§ Exercise task: Extract every line from the entries below that contains the string "locateOnScreen". Case matters when matching.

━━━━━ Supplied material

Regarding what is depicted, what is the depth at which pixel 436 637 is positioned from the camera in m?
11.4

━━━━━━━━━━
━━━━━ Supplied material

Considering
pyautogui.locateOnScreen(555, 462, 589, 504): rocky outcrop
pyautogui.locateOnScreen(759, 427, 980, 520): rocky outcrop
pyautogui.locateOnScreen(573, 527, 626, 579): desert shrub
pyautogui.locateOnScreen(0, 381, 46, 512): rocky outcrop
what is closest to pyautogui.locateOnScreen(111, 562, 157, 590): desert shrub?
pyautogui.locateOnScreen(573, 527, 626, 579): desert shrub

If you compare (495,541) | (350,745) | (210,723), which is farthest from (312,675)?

━━━━━━━━━━

§ The result:
pyautogui.locateOnScreen(555, 462, 589, 504): rocky outcrop
pyautogui.locateOnScreen(759, 427, 980, 520): rocky outcrop
pyautogui.locateOnScreen(573, 527, 626, 579): desert shrub
pyautogui.locateOnScreen(0, 381, 46, 512): rocky outcrop
what is closest to pyautogui.locateOnScreen(111, 562, 157, 590): desert shrub?
pyautogui.locateOnScreen(573, 527, 626, 579): desert shrub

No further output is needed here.